> [Exercise aim] Find every line in the records below that contains the word "closest", with case counting, and copy each of those lines.

> [Data section]
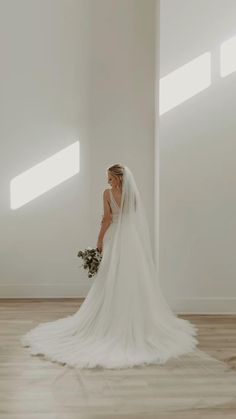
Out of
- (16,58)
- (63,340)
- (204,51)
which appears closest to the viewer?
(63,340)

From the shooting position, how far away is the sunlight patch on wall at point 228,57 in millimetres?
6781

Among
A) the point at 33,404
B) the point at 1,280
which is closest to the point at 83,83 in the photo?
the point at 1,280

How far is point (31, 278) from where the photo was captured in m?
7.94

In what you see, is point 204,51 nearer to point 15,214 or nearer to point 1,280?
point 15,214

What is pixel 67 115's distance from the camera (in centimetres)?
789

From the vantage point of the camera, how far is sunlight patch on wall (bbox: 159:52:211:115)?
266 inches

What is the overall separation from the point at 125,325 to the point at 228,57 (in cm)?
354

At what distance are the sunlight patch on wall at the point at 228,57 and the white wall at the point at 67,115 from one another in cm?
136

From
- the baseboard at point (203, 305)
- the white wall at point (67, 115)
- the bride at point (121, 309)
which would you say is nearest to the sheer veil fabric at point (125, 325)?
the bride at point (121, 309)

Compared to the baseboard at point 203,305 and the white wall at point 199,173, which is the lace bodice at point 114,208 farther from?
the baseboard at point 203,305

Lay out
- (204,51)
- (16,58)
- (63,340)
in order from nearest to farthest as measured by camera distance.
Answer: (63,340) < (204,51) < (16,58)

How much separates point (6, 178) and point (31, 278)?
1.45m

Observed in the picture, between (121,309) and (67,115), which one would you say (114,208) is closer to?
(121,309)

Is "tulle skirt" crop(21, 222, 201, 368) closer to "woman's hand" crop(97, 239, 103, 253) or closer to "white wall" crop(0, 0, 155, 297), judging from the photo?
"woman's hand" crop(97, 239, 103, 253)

---

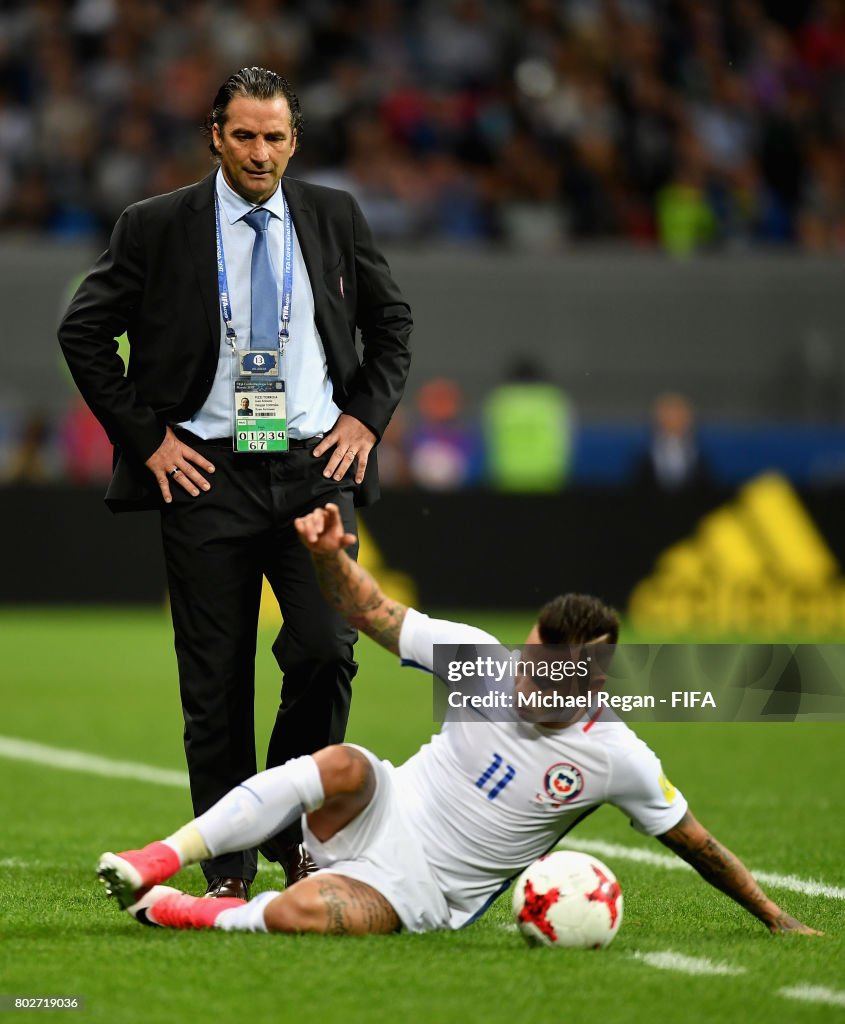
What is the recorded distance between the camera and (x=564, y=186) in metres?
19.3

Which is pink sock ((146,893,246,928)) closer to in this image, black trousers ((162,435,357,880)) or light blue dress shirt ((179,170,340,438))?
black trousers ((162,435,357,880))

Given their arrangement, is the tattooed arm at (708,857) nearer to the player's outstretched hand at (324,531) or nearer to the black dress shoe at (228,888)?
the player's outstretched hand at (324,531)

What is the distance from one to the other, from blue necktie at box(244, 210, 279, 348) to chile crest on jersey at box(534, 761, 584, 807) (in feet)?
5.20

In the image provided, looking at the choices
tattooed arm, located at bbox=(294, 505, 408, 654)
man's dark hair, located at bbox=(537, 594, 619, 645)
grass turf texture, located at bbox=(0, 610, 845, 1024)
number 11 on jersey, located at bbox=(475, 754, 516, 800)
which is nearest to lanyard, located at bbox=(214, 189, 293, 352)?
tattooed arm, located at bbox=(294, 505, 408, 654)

> [Solution to the problem]
which appears closest to the viewer?
which is closest to the point at 83,83 in the photo?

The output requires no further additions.